You are viewing a plain text version of this content. The canonical link for it is here.

Posted to common-user@hadoop.apache.org by Rakhi Khatwani <ra...@gmail.com> on 2009/06/04 08:34:46 UTC

Customizing machines to use for different jobs

Hi,

Can we specify which subset of machines to use for different jobs? E.g. We
set machine A as namenode, and B, C, D as datanodes. Then for job 1, we have
a mapreduce that runs on B & C and for job 2, the map-reduce runs on C & D.

Regards,
Raakhi

Re: Customizing machines to use for different jobs

Posted by Alex Loddengaard <al...@cloudera.com>.

Hi Raakhi,

Unfortunately there is no built-in way of doing this.  You'd have to
instantiate two entirely separate Hadoop clusters to accomplish what you're
trying to do, which isn't an uncommon thing to do.

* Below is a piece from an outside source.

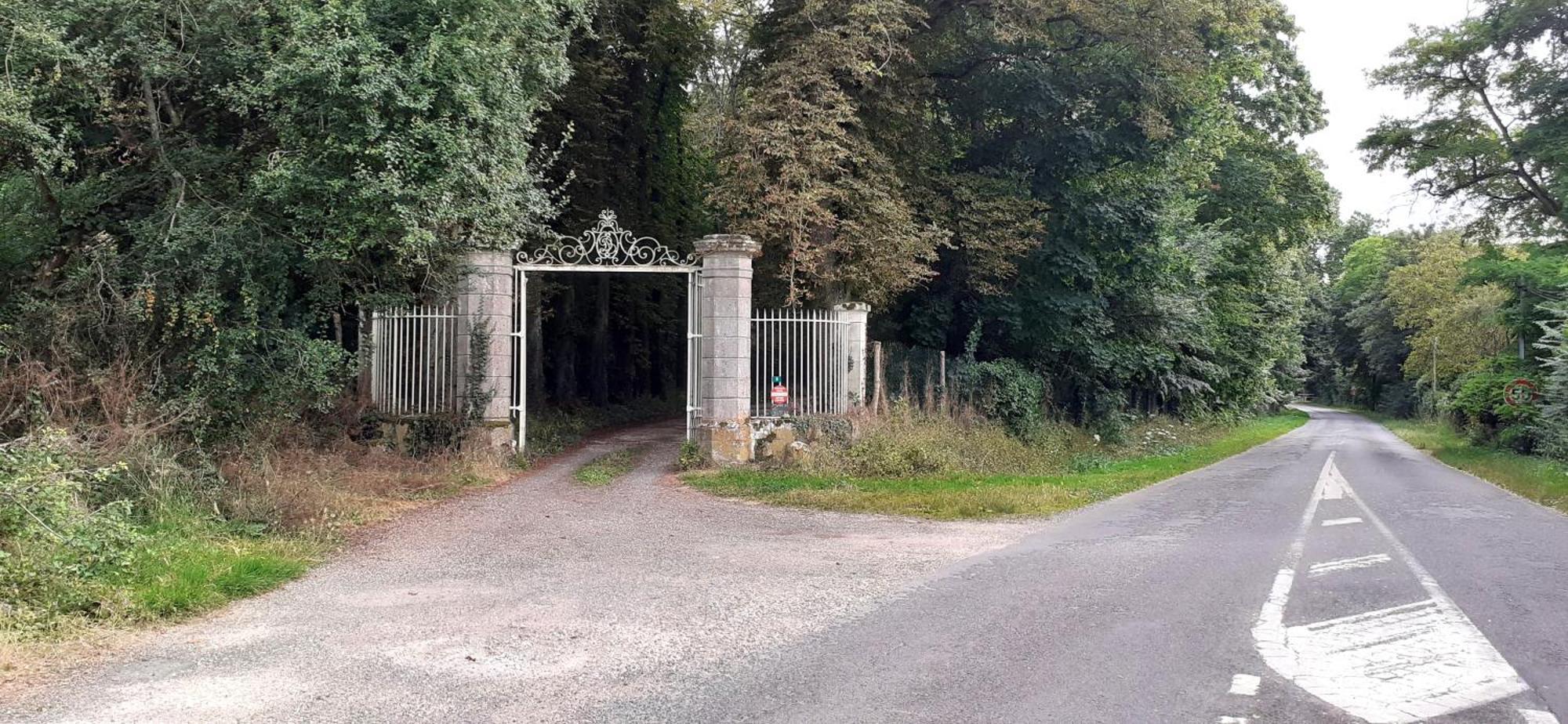 Gite Le Haut Perche, 4 Personnes Saint-Gervais-la-Forêt Exterior foto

I'm not sure why you're hoping to have this behavior, but the fair share
scheduler might be helpful to you.  It let's you essentially divvy up your
cluster into queues, where each queue has its own "chunk" of the cluster.
When resources are available outside of the "chunk," then jobs can span into
other queues' space.

Cloudera's Distribution for Hadoop (<http://www.cloudera.com/hadoop>)
includes the fair share scheduler.  I recommend using our distribution,
otherwise here is the fair share JIRA:

<http://issues.apache.org/jira/browse/HADOOP-3746>

Hope this helps,

Alex

On Wed, Jun 3, 2009 at 11:34 PM, Rakhi Khatwani <ra...@gmail.com>wrote:

> Hi,
>
> Can we specify which subset of machines to use for different jobs? E.g. We
> set machine A as namenode, and B, C, D as datanodes. Then for job 1, we
> have
> a mapreduce that runs on B & C and for job 2, the map-reduce runs on C & D.
>
> Regards,
> Raakhi
>